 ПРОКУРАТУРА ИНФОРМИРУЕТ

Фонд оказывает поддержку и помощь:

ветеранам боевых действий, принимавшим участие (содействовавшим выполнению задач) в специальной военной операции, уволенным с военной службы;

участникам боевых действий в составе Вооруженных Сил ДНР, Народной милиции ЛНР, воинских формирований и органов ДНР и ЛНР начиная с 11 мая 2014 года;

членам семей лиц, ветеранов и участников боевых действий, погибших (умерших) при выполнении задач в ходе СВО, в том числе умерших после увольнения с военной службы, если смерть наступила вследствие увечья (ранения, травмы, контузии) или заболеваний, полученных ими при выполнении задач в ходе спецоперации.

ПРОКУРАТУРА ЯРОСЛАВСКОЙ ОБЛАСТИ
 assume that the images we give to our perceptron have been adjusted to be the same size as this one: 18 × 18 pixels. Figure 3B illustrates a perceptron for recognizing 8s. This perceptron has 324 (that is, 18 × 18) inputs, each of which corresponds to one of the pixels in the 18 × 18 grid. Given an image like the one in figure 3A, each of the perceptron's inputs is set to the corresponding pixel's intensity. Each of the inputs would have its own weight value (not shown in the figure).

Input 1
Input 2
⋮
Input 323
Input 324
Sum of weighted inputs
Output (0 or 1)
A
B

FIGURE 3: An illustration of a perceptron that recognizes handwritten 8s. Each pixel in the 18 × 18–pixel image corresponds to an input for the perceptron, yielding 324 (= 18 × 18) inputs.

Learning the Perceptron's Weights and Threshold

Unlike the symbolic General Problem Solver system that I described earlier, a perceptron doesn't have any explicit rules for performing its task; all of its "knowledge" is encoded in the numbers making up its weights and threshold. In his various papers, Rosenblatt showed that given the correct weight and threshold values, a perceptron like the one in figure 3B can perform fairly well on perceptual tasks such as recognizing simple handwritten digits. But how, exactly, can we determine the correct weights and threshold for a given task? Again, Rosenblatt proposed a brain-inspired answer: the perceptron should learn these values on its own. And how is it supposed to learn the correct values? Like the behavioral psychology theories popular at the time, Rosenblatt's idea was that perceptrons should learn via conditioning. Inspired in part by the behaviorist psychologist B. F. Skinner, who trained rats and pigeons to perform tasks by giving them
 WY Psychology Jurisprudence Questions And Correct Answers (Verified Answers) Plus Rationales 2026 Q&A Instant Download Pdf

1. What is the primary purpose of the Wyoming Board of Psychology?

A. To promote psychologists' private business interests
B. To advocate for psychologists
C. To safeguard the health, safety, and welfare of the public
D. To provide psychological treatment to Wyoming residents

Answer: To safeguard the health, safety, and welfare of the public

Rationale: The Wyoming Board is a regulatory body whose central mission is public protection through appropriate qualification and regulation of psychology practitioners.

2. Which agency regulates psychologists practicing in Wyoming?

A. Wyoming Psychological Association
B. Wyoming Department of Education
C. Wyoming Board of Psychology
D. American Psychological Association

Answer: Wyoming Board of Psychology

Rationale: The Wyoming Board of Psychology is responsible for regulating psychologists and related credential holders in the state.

[PROBLEM STATEMENT] In the listing above, find the line with "Rationale: The Wyoming Board is" and the line with "A. Wyoming Psychological Association", then print exactly those lines and every line between them.

[FINAL ANSWER]
Rationale: The Wyoming Board is a regulatory body whose central mission is public protection through appropriate qualification and regulation of psychology practitioners.

2. Which agency regulates psychologists practicing in Wyoming?

A. Wyoming Psychological Association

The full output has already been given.